The CEO said she has saved nearly $100,000 in education and travel this past year with all the remote trainings and meetings, etc.

The 2021-23 Capital Equipment Budget was also on the agenda. Many items were mentioned for consideration: a kitchen remodel at the manor; a new stove at the manor is a top priority with a price tag of around $11,000; a new whirlpool at the manor; a new refrigerator at the manor; more new resident's beds at the manor; a high/low table for PT; a blanket warmer; etc.

Both budgets mentioned above were board approved. Goodno said budgeting has been “challenging” this year.

The professional and general liability insurance for 2021 rates increased for the manor and hospital. There is an approximately $10,000 increase over last year. The board approved it.

Medical staff appointments were approved for Dr. Paul Wilhelm and Theresa Sutton, CRNA. Other monthly reports were approved: Medical Staff Minutes, IT Risk Report, QAPI (for the hospital and manor) and 2020 Cyber Security Risk Assessment.

A fire marshal report found three minor deficiencies with battery back-up, power cords, and fire drills not done in the midst of Covid. A plan of corrections was accepted.

Giving a manor report, Anton said, “It's been a rough 10 days.” The day of the meeting he said they had two residents in the hospital with Covid. Two staff members tested positive that day. He said manor staff and residents have had “lots of sickness other than Covid.” The board thanked Anton for his work.

Following an almost hour long executive session at the end of the meeting, the board approved the Risk Management monthly report for the manor.

KDH and Manor Financials and Statistics

Giving the financial and statistical information for the hospital in November, Goodno said it was a “very slow October, November skilled days were down and December started picking up a little bit.”

In November the hospital had 18 admissions. Total days of care (acute and swingbed) were 54. Of those days, 31 were acute. Outpatient visits totaled 564. There were 73 therapy visits, 51 X-rays, 46 ER visits and 332 lab visits. Clinic visits totaled 398.
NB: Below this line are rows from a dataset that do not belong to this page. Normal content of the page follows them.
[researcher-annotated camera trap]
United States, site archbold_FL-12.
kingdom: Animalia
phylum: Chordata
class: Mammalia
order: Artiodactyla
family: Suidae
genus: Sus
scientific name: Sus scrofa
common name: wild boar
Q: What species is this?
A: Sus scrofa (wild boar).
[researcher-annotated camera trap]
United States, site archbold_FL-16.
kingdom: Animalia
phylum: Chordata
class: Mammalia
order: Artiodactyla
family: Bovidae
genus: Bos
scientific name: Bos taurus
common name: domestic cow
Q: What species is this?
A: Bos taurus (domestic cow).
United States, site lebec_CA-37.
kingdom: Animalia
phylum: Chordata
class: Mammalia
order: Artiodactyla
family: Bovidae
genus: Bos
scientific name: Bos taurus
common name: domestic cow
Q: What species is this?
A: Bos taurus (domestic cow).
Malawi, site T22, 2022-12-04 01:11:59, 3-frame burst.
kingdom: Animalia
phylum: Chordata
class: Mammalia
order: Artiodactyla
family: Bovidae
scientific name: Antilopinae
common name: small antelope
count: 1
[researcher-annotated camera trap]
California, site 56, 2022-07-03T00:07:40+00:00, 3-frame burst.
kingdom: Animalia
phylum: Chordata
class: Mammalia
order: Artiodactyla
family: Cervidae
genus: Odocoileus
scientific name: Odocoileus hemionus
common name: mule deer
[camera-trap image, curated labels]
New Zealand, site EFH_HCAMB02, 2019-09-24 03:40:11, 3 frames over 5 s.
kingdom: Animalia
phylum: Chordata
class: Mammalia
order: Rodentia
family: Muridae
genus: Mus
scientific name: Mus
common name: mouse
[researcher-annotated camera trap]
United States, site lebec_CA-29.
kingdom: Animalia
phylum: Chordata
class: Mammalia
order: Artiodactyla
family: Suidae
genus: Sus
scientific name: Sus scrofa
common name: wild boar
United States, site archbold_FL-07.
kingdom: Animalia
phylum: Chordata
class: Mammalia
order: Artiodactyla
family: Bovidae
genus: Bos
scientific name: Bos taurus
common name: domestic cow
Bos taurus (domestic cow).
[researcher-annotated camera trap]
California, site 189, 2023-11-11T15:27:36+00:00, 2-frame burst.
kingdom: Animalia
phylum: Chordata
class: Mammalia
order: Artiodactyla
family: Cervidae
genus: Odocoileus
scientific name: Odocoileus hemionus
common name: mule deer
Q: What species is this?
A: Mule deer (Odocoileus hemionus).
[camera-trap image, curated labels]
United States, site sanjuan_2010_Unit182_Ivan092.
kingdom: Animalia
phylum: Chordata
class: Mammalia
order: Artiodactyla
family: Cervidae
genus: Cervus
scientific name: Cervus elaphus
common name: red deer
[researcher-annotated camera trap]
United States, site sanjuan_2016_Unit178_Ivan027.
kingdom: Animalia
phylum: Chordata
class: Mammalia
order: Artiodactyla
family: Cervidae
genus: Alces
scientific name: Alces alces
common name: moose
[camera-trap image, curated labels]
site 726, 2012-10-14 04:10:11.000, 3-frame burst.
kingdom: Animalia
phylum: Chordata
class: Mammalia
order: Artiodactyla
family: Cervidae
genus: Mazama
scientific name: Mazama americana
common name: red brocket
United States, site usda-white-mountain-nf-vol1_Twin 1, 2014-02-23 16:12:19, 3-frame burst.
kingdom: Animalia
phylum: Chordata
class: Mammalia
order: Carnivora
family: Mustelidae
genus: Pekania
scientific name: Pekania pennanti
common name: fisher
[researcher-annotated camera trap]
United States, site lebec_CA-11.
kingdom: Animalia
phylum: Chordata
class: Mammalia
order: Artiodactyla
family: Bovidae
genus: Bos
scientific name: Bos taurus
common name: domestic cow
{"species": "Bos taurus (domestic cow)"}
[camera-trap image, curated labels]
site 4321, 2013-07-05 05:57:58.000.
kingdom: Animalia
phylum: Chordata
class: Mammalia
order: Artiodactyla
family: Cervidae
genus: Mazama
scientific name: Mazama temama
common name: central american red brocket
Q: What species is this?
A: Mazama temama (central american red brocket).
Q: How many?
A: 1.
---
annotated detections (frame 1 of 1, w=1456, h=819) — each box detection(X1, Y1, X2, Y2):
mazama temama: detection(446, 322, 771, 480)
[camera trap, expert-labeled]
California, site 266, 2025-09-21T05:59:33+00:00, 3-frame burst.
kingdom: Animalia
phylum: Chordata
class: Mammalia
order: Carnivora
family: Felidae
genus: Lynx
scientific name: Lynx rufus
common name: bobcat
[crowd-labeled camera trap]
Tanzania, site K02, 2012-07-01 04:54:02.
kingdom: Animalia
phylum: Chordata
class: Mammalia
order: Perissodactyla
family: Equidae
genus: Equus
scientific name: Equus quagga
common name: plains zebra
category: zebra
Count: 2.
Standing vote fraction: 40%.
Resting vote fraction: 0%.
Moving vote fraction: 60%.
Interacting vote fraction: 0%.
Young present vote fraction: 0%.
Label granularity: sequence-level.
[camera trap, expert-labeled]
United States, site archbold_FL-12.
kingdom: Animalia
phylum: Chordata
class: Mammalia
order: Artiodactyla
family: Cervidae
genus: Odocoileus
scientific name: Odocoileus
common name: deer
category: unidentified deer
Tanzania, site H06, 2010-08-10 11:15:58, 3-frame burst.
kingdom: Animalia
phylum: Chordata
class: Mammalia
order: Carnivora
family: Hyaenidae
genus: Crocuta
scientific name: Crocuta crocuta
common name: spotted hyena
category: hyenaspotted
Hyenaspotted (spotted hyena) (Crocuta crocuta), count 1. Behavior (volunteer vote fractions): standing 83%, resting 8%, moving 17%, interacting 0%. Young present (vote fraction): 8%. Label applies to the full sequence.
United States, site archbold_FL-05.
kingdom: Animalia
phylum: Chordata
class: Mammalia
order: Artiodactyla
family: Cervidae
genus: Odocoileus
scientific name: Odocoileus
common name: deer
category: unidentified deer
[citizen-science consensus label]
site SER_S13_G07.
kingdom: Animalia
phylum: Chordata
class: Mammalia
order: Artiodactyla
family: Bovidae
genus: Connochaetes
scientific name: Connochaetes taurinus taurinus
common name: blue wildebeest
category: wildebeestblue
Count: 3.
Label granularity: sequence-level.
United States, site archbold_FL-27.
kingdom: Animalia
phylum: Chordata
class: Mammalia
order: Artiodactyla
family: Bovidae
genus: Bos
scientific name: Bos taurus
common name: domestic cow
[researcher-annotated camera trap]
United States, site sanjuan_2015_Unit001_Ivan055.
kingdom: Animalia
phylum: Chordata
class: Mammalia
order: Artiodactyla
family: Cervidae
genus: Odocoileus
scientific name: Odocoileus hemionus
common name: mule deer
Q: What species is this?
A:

After a recent interim cost report (regarding Medicare), Goodno said KDH made a large contractual adjustment of $191,866. KDH is now looking at an estimated $300,000 receivable from Medicare and will know more when she gets December's book closed.

Due to that large contractual adjustment, total revenue was down at the hospital. Total operating revenue was $244,501. Total operating expenses were $556,190. This made a loss from operations of $311,688. The addition of $78,375 of district tax revenue and other miscellaneous income curbed the November loss to $176,087.

At the end of November, year-to-date the hospital was still in the black $4,472,720. Goodno always quickly points out that is primarily due to Covid stimulus money.

The manor's November financials show total operating revenue was $126,794. They had a resident census of 21. Total operating expenses were $153,811. This made a loss of $27,017. Goodno complimented Anton on having no agency nursing expense in November. With the addition $5177 mainly tax money and $1102 Covid stimulus money, the manor's loss was curbed to $20,738. Year-to-Date, the manor's overall loss was $59,721 at the end of November.

The comparative balance sheets of both the hospital and manor show an overall profit of $4,412,999 at the end of November – once again due mainly to Covid stimulus money.

Girty reported that net accounts receivable at the end of November totaled $694,578. The average day in accounts receivable is 46.

The board approved all the financial reports, including the bad debt report.

The next meeting of the hospital board is Jan. 26.